== Information shown ==

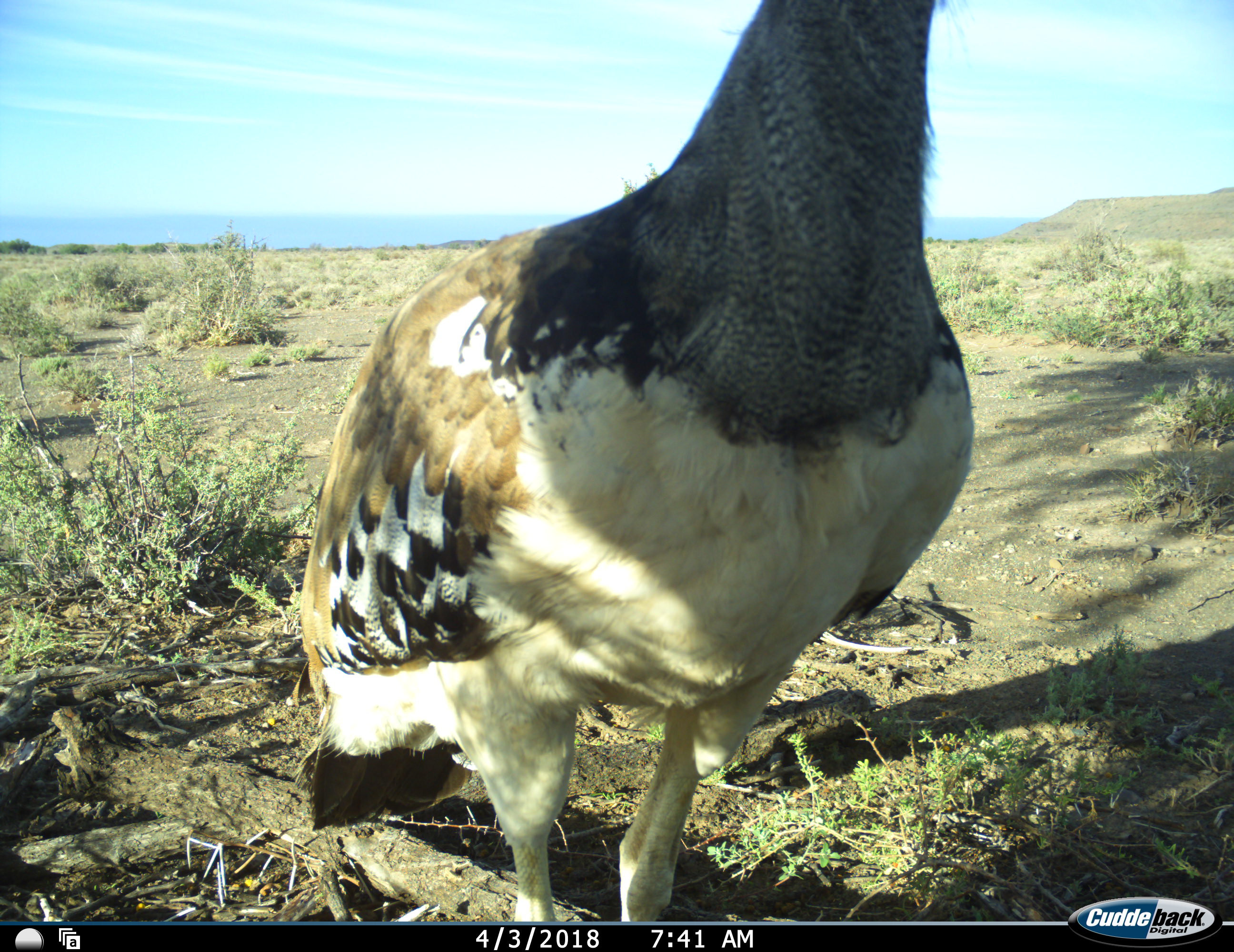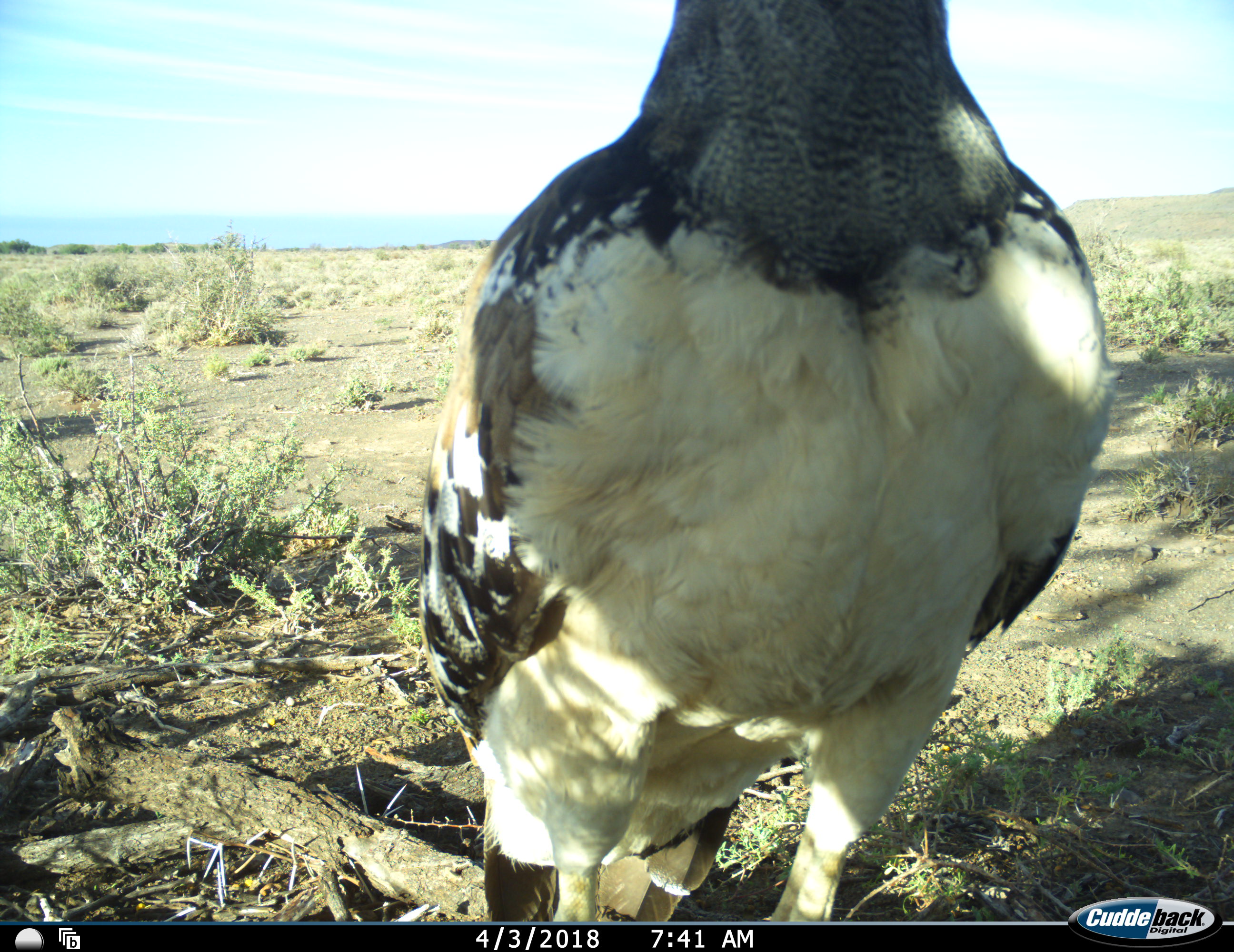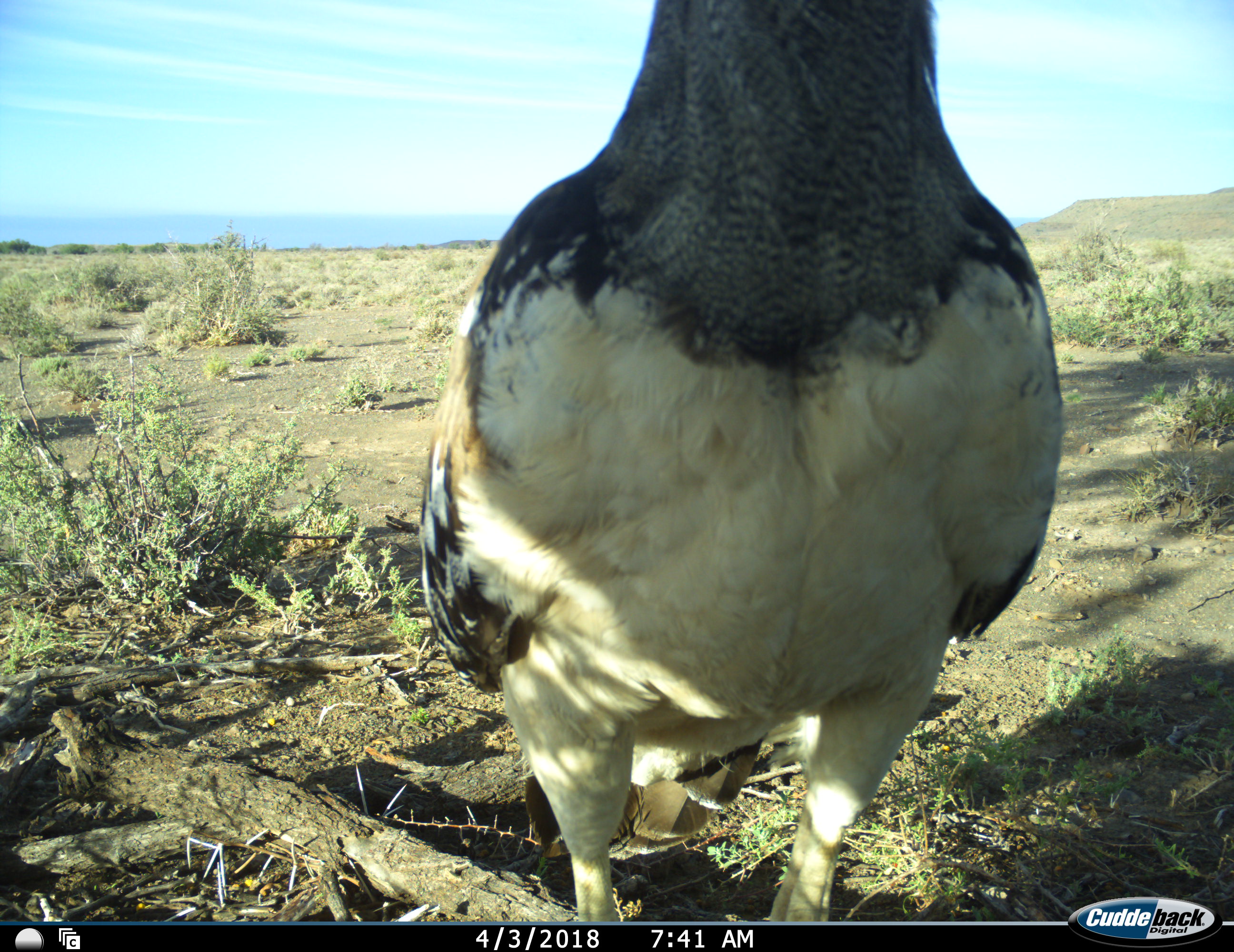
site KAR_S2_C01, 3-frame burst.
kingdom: Animalia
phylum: Chordata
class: Aves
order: Otidiformes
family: Otididae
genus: Ardeotis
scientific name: Ardeotis kori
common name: kori bustard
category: bustardkori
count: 1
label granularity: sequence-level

===

Task brief:
Each entry must be retyped word for word, with every image omitted.

Response area:
site KAR_S2_C01, 3-frame burst.
kingdom: Animalia
phylum: Chordata
class: Aves
order: Otidiformes
family: Otididae
genus: Ardeotis
scientific name: Ardeotis kori
common name: kori bustard
category: bustardkori
count: 1
label granularity: sequence-level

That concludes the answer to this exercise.